» Activity list:
1. According to the uterine fibroids text, how long should the heat be left on?
2. Continue the uterine fibroids text from where it stops.

» Excerpt to read:
Uterine Fibroids

What are Uterine Fibroids

Uterine fibroids are lumps of tissue (tumors) in your womb (uterus). They are not cancer (are benign).

Most women with this condition do not need treatment. Sometimes fibroids can affect your ability to have children (your fertility). If that happens, you may need surgery to take out the fibroids.

Follow these instructions at home:

  • Take over-the-counter and prescription medicines only as told by your doctor. Your doctor may suggest NSAIDs (such as aspirin or ibuprofen) to help with pain.
  • Ask your doctor if you should:
    • Take iron pills.
    • Eat more foods that have iron in them, such as dark green, leafy vegetables.
  • If directed, apply heat to your back or belly to reduce pain. Use the heat source that your doctor recommends, such as a moist heat pack or a heating pad.
    • Put a towel between your skin and the heat source.
    • Leave the heat on for 20–30 minutes.
    • Remove the heat if your skin turns bright red. This is especially important if you are unable to feel pain, heat, or cold. You may have a greater risk of getting burned.
  • Pay close attention to your period (menstrual) cycles. Tell your doctor about any changes, such as:
    • A heavier blood flow than usual.
    • Needing to use more pads or tampons than normal.
    • A change in how many days your period lasts.
    • A change in symptoms that come with your period, such as cramps or back pain.

» Data section:
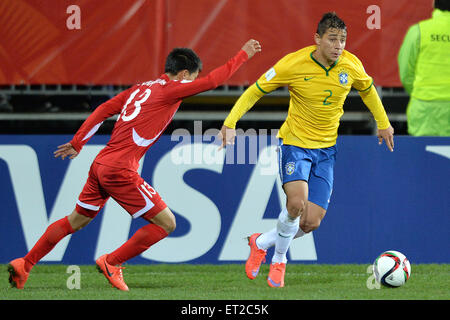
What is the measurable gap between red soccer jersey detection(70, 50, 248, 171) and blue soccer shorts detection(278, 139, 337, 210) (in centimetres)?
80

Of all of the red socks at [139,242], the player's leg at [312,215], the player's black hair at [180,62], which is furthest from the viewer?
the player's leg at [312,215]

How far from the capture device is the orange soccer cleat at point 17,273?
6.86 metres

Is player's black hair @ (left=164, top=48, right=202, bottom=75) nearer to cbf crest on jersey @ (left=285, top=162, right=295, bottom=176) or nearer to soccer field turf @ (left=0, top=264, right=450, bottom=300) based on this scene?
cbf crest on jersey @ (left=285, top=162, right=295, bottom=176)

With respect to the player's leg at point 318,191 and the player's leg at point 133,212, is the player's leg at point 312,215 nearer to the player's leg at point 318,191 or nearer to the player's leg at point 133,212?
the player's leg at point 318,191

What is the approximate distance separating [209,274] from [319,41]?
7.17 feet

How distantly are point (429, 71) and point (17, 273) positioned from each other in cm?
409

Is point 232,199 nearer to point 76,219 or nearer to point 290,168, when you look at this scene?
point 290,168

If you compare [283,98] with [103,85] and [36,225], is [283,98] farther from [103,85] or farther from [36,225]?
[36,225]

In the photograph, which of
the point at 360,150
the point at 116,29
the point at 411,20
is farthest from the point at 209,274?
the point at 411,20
...
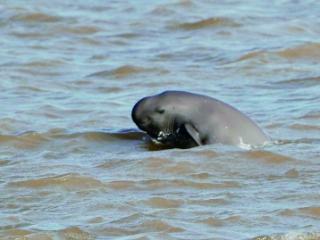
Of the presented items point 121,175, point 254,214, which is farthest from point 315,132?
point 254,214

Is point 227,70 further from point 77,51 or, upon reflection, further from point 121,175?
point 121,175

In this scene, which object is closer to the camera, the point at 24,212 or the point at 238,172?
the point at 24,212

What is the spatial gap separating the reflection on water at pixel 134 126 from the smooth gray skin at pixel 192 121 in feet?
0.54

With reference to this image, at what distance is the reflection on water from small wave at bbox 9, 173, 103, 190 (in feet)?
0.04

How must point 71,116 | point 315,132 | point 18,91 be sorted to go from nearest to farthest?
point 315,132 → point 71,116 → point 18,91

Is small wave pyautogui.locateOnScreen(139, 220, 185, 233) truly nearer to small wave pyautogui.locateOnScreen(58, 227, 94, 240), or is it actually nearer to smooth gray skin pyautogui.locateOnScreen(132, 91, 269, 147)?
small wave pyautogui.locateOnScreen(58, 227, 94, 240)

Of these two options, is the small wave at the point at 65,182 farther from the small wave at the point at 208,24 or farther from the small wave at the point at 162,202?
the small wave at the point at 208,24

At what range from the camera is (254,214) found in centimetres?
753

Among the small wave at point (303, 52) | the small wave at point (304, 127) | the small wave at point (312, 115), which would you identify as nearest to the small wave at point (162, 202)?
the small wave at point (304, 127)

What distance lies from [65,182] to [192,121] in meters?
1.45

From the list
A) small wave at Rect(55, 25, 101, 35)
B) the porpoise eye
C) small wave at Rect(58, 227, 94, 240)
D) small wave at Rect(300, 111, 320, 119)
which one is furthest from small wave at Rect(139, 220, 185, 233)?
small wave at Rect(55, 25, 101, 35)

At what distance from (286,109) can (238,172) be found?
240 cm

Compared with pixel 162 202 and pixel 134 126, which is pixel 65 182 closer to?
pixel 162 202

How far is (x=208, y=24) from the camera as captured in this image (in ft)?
* * *
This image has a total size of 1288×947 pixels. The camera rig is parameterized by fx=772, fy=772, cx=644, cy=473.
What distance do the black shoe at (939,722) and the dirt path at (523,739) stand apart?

» Answers to the problems:
1. 20–30 minutes.

2.
  • Keep all follow-up visits as told by your doctor. This is important. Your doctor may need to watch your fibroids over time for any changes.

Contact a doctor if you:

  • Have pain that does not get better with medicine or heat, such as pain or cramps in:
    • Your back.
    • The area between your hip bones (pelvic area).
    • Your belly.
  • Have new bleeding between your periods.
  • Have more bleeding during or between your periods.
  • Feel very tired or weak.
  • Feel light-headed.

Get help right away if you:

  • Pass out (faint).
  • Have pain in the area between your hip bones that suddenly gets worse.
  • Have bleeding that soaks a tampon or pad in 30 minutes or less.


  • Uterine fibroids are lumps of tissue (tumors) in your womb (uterus). They are not cancer.
  • The only treatment that most women need is taking aspirin or ibuprofen for pain.
  • Contact a doctor if you have pain or cramps that do not get better with medicine.
  • Make sure you know what symptoms you should get help for right away.